Text shown below:

Take Back your Beggars, Anambra Tells Neighbours

…As Ministry Wields Big Stick

Worried by the influx of beggars into Anambra from other states, the Anambra State Government has appealed to sister states to confine their beggars to their states. This is even as the Anambra State Government is using a data base to send back such beggars to their states of origin, reports Jude Atupulazi.

Speaking to Fides in Awka, the Commissioner for Women’s Affairs and Social Welfare, Mrs Ify Obinabo, said the ministry had launched the first stage of the empowerment programme as sensitization to engage the less privileged and beggars in the city with a view to ending the menace.

‘Surprisingly, 80% or about 90% of them are non indigenes. We had to call a meeting with the non-indigenes. We visited their different town unions in Anambra State and cautioned them about the begging menace and its implications. From their town unions, we sensitized and appealed to them to educate and enlighten their indigenes and as well tell those that are yet to come into the state to stay back if their main purpose is to engage in begging business,’ Obinabo said.

She said that those caught in the business of begging were usually gathered and profiled in a database created by the ministry, with each person taken back to their different, original state.

‘However, if there is anyone needing help, we get sponsorship for the person or family. In the case of a child or teen, we get sponsors to assist such a person get back to school.

‘In our last meeting in Abuja with the Honourable Minister, l was given the floor to speak on their behalf. I reacted over the incessant migration of non-indigenes into the state.

End of Text shown.
Record set below:

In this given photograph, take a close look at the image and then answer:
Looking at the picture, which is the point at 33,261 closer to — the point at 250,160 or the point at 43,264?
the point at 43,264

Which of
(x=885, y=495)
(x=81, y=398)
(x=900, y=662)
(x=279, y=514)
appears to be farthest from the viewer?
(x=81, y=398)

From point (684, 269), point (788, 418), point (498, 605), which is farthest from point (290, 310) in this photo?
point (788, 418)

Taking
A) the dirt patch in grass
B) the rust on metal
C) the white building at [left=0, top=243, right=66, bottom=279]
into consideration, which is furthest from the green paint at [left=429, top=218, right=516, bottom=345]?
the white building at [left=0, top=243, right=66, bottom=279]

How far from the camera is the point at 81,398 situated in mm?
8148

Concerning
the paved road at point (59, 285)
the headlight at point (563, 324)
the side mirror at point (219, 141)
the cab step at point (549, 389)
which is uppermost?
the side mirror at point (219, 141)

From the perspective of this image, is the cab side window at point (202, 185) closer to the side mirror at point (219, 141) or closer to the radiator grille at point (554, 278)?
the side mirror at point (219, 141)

End of Record set.

### [Work request 1]
Please rewrite the article on Anambra's beggars from "Speaking to Fides" to "ending the menace.", changing "Awka" to "Onitsha".
### [Work request 2]
Carry the article on Anambra's beggars forward from its last sentence.
The records aren't needed for any of this.

### [Reply 1]
Speaking to Fides in Onitsha, the Commissioner for Women’s Affairs and Social Welfare, Mrs Ify Obinabo, said the ministry had launched the first stage of the empowerment programme as sensitization to engage the less privileged and beggars in the city with a view to ending the menace.

### [Reply 2]
It’s alarming the way people come into the state purportedly for begging, and some go to the extent of hiring their little kids under 1 or 3 months to be used as a tool of appeal for begging on a pay roll of N20,000 thousand Naira weekly, irrespective of the weather conditions,’ the commissioner revealed.

She said that some of the children being used for the act were currently being accommodated in a home set up by her ministry.

The commissioner said her ministry had been able to apprehend several of the defaulters and charging them to court.

‘Though, after some time, we get to release them and ensure that they are taken back to their villages or towns. I take pictures and videos of evidence showing the time of the release and have a gentlemanly agreement with the parents to move out of the city immediately or face the consequences if further caught in the act.

‘Some are accommodated inside our community home and are educated that it’s against child laws and any default for a second time will see the person going to jail,’ she disclosed.